====== Texto fuente ======
Directora de la revista Siempre!El 2016 ha sido un año mortal para los presidentes municipales. El 2 de enero el país despertó con el asesinato de la alcaldesa de Temixco, Morelos, Gisela Mota. El 22 de abril asesinan a Juan Antonio Mayén Saucedo, alcalde de Jilotzingo, Estado de México. El 23 de julio acribillan al alcalde de Pungarabato, Michoacán, Ambrosio Soto; un día después, 24 de julio, Domingo López González, edil de San Juan Chamula, Chiapas, muere en un enfrentamiento con grupos opositores y el 2 de agosto balean al alcalde José Santamaría Zavala, de Huehuetlán El Grande, Puebla.

A esta suma de crímenes hay que agregar una estadística, por cierto inexacta, que viene del sexenio de Felipe Calderón y que puede dar hasta el día de hoy cerca de 100, si no es que más, alcaldes asesinados.

La muerte violenta de presidentes municipales es cada vez más frecuente, más abierta, más feroz y, sin embargo, esto no ha despertado la conciencia de nadie.

Los tres niveles de gobierno y el Congreso siguen abordando la violencia en los municipios como un mero asunto de seguridad.
======
Ejercicios por resolver:
a. Enumera los estados que aparecen en el texto sobre los alcaldes asesinados.
b. Traduce al inglés esta oración del texto sobre los alcaldes asesinados: "La muerte violenta de presidentes municipales es cada vez más frecuente, más abierta, más feroz y, sin embargo, esto no ha despertado la conciencia de nadie."
c. Retoma el texto sobre los alcaldes asesinados justo después de su última oración.
====== Extracto de datos ======
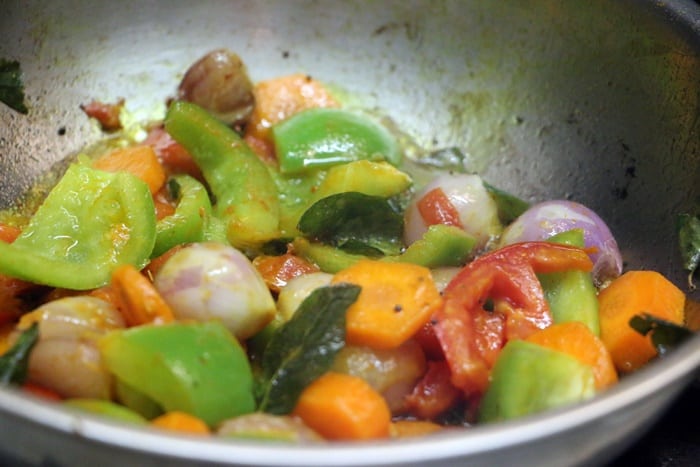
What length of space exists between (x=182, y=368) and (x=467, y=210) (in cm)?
93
======
Respuestas a ejercicios:
a. Morelos, Estado de México, Michoacán, Chiapas, Puebla

b. The violent death of municipal presidents is increasingly frequent, more open, more ferocious, and yet this has not awakened anyone's conscience.

c.
Peor aún, el municipio sigue siendo considerado un ente inferior. Despreciado y menospreciado por la clase política. No aparece en los primeros lugares de la agenda pública. No está en los discursos oficiales. No se incluye en los debates parlamentarios; menos, por supuesto, en los grandes proyectos presupuestales.

El municipio mexicano vive en condiciones de destierro. Ha sido condenado al ostracismo y las cifras de muerte no son más que un reflejo del mal trato hacia los millones de seres humanos, de mexicanos que viven ahí.

La relación pobreza-violencia es, en general, una constante. Las cifras del Coneval muestran con nitidez la radiografía. En Michoacán fueron asesinados de 2005 a 2016, 12 alcaldes y 4 exalcaldes. Es una entidad donde el 71.3% de la población carece de seguridad social; el 34.7% no tiene acceso a la alimentación y el rezago educativo es de 30%.

Oaxaca ha sido ubicado por diferentes observatorios y semáforos de seguridad como el más violento del país. Ahí han muerto más presidentes municipales que en otros estados. En la última década han muerto 23 ediles. El bajo nivel en desarrollo humano y en servicios explica todo. Ahí, el 77.9% de la población carece de seguro social, de servicio médico, prestaciones laborales y derecho a jubilarse. Una gran parte de sus habitantes —el 60.5%— vive en “casas” sin ningún tipo de infraestructura.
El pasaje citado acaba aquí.